- **TRY IT**: In the records below, pick out all lines containing the word "Eudorcas".

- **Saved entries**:
=== Section Start ===

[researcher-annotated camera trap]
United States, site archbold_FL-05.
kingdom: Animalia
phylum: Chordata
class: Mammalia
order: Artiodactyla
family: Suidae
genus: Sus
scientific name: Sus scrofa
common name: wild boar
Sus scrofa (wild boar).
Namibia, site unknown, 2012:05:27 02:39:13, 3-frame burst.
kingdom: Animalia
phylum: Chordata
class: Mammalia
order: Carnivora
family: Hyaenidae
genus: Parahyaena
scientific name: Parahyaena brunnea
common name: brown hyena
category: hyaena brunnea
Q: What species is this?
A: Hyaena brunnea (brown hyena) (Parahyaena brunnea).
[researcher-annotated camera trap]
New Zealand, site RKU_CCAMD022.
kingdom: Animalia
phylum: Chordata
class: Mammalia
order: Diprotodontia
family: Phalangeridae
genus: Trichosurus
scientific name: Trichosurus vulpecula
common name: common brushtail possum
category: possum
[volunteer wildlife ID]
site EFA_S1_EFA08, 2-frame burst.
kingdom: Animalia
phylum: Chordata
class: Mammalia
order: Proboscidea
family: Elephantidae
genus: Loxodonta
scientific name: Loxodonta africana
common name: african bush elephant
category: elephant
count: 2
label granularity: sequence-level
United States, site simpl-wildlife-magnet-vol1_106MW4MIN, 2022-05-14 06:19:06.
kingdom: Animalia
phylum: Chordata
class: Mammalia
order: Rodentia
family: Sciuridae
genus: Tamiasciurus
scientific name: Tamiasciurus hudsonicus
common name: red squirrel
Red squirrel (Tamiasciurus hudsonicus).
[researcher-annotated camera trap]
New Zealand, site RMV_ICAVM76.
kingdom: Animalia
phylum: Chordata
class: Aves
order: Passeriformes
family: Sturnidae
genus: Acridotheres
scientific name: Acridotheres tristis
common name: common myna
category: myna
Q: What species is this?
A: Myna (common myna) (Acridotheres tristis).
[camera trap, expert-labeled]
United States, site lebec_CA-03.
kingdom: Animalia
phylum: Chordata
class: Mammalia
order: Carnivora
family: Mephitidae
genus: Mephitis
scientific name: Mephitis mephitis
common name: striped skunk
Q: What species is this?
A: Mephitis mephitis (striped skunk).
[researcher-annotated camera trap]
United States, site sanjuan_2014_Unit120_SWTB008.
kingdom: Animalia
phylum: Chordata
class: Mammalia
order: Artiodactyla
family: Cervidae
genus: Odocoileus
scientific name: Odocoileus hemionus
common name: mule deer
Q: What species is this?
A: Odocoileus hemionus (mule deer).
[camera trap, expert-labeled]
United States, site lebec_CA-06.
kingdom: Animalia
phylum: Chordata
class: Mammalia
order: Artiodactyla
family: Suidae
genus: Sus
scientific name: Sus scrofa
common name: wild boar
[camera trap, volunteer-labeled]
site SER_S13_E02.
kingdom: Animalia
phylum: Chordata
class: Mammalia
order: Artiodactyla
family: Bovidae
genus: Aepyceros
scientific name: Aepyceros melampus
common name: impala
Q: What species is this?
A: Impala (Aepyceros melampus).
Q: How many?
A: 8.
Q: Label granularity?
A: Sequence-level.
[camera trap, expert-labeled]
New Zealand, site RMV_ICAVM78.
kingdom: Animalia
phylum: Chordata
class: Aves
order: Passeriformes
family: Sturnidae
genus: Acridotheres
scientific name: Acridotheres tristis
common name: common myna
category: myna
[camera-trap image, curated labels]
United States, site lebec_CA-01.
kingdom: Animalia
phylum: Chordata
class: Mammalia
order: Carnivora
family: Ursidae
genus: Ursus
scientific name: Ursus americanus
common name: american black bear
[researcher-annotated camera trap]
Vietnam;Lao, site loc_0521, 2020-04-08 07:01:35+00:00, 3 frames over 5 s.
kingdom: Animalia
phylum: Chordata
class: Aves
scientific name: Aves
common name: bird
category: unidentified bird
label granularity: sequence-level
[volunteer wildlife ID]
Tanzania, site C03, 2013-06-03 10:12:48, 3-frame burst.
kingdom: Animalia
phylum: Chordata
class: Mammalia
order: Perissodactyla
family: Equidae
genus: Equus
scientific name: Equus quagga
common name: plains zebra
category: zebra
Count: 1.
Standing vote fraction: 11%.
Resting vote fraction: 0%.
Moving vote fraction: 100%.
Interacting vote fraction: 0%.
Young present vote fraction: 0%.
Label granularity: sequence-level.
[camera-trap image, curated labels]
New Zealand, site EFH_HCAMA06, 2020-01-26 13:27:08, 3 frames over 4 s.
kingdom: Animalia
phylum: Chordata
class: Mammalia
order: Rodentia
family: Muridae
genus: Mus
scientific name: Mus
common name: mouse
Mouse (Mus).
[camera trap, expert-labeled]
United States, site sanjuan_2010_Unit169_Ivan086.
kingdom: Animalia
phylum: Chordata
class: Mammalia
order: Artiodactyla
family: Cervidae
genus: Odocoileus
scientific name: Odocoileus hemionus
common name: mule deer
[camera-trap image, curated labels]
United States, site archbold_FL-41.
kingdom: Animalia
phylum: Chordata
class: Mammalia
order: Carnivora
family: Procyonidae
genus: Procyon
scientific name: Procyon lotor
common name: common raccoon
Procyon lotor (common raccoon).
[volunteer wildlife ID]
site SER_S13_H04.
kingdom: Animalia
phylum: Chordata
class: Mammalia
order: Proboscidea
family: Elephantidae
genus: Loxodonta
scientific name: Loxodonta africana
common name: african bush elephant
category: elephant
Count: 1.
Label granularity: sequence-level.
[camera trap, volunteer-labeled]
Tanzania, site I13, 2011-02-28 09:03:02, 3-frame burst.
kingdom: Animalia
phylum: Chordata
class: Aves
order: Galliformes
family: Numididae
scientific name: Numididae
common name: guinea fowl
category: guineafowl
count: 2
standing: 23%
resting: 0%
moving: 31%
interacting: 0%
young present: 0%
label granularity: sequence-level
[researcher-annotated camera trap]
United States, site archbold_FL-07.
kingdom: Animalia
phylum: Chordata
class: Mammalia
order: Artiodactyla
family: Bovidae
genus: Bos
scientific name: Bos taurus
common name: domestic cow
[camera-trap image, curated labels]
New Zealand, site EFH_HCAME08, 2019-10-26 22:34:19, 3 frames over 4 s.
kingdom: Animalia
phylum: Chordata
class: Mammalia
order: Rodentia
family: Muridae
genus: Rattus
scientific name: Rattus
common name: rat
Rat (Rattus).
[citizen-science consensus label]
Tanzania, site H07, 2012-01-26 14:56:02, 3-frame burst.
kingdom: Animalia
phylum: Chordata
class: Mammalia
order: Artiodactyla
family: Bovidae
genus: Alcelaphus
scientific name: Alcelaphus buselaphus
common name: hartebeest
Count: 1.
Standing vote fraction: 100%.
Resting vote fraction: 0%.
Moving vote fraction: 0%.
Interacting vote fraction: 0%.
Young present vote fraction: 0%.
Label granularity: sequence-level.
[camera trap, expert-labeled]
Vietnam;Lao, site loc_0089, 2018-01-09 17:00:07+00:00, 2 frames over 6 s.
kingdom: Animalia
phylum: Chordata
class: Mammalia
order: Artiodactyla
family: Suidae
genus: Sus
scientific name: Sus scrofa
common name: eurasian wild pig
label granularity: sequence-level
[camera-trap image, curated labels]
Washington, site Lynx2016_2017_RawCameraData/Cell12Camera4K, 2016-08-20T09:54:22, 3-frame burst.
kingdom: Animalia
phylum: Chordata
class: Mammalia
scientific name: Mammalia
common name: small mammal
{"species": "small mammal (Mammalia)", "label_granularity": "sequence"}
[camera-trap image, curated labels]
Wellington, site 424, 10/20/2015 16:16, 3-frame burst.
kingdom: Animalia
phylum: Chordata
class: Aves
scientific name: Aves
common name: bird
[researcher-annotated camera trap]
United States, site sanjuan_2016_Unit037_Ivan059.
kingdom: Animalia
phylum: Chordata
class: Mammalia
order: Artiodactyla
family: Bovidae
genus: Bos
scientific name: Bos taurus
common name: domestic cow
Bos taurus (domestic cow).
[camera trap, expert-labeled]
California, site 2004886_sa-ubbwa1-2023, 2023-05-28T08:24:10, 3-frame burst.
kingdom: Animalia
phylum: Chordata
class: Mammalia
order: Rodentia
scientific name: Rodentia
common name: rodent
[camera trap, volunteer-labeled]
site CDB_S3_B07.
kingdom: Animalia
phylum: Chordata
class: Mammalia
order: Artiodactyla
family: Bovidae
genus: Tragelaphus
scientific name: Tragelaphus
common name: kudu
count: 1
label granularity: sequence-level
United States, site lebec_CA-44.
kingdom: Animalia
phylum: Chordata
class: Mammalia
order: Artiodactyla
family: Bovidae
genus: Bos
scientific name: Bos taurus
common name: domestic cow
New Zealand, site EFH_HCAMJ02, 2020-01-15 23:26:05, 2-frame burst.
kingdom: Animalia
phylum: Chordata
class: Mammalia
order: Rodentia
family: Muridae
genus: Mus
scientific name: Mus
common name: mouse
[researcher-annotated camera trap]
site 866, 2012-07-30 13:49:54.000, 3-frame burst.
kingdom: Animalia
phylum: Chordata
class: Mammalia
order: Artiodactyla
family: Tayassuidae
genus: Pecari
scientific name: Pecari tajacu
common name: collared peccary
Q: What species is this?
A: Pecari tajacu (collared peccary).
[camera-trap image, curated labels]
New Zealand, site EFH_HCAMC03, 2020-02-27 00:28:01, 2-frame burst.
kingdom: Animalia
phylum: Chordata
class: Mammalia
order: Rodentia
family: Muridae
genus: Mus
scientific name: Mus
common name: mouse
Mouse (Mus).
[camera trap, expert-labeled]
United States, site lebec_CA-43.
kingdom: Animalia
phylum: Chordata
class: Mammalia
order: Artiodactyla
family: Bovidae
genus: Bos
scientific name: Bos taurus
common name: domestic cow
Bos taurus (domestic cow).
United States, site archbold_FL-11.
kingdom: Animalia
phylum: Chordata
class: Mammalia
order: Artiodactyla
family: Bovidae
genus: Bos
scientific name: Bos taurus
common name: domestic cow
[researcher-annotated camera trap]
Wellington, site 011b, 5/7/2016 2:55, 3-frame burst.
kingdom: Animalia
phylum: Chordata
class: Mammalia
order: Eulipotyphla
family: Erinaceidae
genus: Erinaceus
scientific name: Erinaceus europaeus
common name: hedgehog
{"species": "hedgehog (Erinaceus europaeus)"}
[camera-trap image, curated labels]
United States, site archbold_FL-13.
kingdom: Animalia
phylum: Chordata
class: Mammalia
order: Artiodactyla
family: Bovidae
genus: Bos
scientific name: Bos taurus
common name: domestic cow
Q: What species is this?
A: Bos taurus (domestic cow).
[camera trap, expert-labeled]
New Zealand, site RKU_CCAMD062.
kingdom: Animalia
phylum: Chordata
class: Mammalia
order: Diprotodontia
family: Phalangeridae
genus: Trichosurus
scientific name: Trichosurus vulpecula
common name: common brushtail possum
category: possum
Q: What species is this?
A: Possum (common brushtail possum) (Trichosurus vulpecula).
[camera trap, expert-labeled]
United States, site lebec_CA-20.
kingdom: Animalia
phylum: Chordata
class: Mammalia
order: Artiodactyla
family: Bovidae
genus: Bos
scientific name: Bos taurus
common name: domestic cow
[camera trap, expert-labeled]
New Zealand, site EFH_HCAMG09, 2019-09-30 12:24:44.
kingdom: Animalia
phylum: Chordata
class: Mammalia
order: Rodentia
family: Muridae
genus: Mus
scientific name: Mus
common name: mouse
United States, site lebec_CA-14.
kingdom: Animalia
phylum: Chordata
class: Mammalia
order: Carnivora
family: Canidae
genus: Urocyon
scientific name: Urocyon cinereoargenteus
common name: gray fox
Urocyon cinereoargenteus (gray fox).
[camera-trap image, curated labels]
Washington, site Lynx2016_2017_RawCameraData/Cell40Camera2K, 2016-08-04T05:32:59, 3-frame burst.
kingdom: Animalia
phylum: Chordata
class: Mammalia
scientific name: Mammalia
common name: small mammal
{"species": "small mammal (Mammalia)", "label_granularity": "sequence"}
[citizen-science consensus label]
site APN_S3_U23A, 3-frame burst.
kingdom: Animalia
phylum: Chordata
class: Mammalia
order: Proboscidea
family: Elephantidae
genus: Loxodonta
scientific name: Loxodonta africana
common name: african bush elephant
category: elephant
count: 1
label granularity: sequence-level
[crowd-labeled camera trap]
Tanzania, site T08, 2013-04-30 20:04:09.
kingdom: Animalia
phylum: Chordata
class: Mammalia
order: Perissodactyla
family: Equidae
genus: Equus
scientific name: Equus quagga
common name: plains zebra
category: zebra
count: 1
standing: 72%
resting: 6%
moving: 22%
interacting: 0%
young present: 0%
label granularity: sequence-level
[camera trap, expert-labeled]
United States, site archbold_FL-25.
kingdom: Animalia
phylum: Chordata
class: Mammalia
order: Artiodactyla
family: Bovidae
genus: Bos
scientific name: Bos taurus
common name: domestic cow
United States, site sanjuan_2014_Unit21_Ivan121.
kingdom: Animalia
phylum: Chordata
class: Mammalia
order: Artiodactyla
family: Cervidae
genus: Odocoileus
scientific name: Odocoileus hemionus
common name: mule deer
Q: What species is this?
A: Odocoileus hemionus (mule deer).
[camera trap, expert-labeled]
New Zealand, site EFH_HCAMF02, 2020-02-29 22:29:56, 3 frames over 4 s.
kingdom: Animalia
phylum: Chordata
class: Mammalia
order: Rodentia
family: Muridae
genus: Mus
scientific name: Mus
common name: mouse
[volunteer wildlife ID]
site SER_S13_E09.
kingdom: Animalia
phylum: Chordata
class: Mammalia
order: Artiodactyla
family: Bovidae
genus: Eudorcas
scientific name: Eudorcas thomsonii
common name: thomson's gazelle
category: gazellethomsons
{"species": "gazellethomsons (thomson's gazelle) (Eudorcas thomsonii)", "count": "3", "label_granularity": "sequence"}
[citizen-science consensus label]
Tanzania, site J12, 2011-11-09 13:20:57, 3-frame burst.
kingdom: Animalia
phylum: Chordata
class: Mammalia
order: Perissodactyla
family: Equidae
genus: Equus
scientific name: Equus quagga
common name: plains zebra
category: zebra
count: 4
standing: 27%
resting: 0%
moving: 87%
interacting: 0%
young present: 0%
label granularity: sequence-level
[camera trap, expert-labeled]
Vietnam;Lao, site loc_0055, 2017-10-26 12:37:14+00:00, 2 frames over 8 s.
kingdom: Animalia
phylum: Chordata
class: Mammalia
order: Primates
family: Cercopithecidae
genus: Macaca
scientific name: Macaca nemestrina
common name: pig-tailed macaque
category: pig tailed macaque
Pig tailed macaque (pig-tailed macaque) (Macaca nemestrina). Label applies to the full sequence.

=== Section End ===

- **TASK OUTPUT**:
genus: Eudorcas
scientific name: Eudorcas thomsonii
{"species": "gazellethomsons (thomson's gazelle) (Eudorcas thomsonii)", "count": "3", "label_granularity": "sequence"}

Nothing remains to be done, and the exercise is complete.